→ **EXCERPT TO READ**:
◆ ◆ ◆ ◆ ◆

# ugh!



## Bev (Sep 7, 2005)

what can i do with my mealworms once the spare ones have turned into beetles, theyre gross but kind interesting.

see i got a small tub of em to try with my leo's and they didnt really like em much, they will eat a few as well as their crix but not loads, so now most of the mealies have/are turning into beetles so i dunno what to do with them. any ideas?


----------



## nicky (Jul 13, 2005)

its waxworms or silkworms they seem to love bev, waxworms should be just a treat as they dont really have any nutritional value just fattning but silkworms have a greater nutritional value then cricks and are nice and soft for them....


----------



## Bev (Sep 7, 2005)

i got waxies too to try and they werent interested, they did eat some mealies the other day tho, my waxies are now turning into gross moths too lol.


----------



## Andyman (May 16, 2005)

We used to freeze them all in the freezer, then hand them over to the vet for disposal, but that was a colege policy, maybe you could freeze them and throw them in the bin !


----------



## reps4pets (Feb 23, 2005)

most reptiles or inverebrates wont eat the mealworm beatles,you can always keep them in bran with a bit of fresh veg a day and that way you will breed your own mealworms out of the adults,but for what it costs to buy a tub here and there it might not be worth it.
other than that you could always tip the bugs in someones bed you dont like :lol:


----------



## vamp woman (May 5, 2005)

oh my god, bed bugs :lol: eewwwwwww


----------



## dracowoman2 (Nov 6, 2005)

My BD's don't like the waxies much either, they will have a nibble, and then spit them out and give me a dirty look :lol: 

They love the silkies, but the number they can consume it would cost me a fortune to feed them purely on silkies, although I would prefer to do this. I might get a kit and have a go at breeding my own silkies, that way Ethan can have his own little project as well (he's only 5) A full kit is £50 and apparently you can then breed on from the eggs supplied, it comes will full instructions and apparently a Mullbery bush as well for the feeding. I'm going to investigate a little further first though.


----------

◆ ◆ ◆ ◆ ◆

→ **GIVEN INFORMATION**:
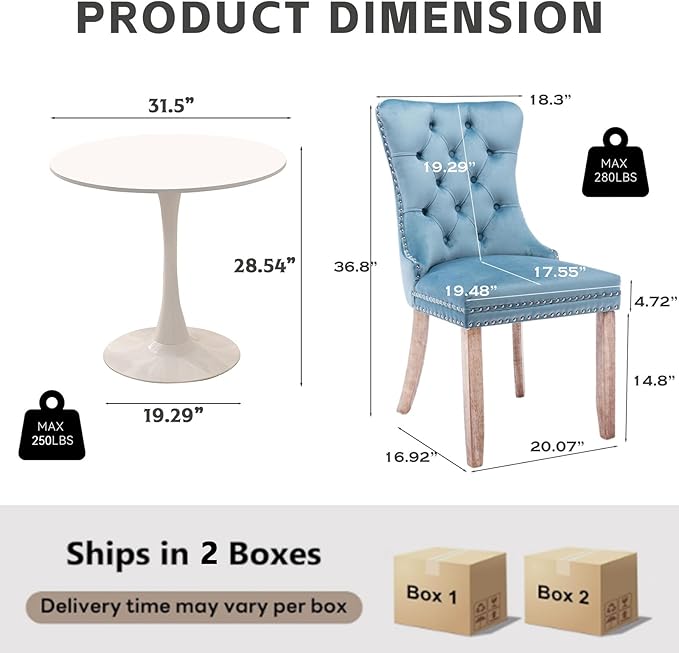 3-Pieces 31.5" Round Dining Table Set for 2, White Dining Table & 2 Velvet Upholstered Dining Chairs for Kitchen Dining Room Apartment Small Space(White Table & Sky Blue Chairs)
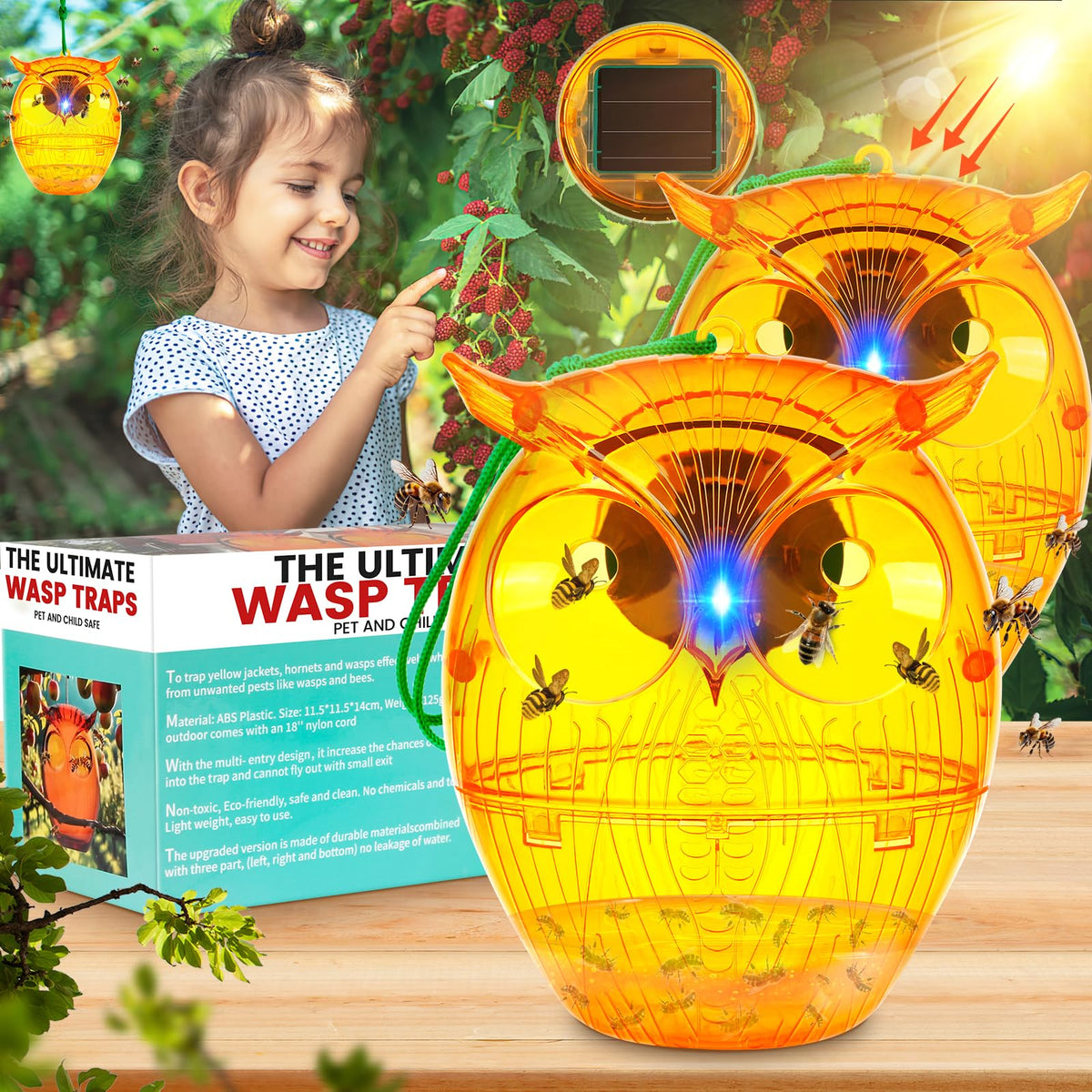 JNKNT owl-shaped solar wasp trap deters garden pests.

◆ ◆ ◆ ◆ ◆

→ **REQUIREMENT**:
In the forum thread about spare mealworms, answer these:
(a) What does reps4pets say the beetles can be kept in to breed more mealworms?
(b) What did Andyman's college do with them?
(c) How much does dracowoman2 say a full silkworm kit costs?

→ **EXERCISE OUTPUT**:
(a) Bran, with a bit of fresh veg a day.
(b) They froze them all, then handed them over to the vet for disposal.
(c) £50.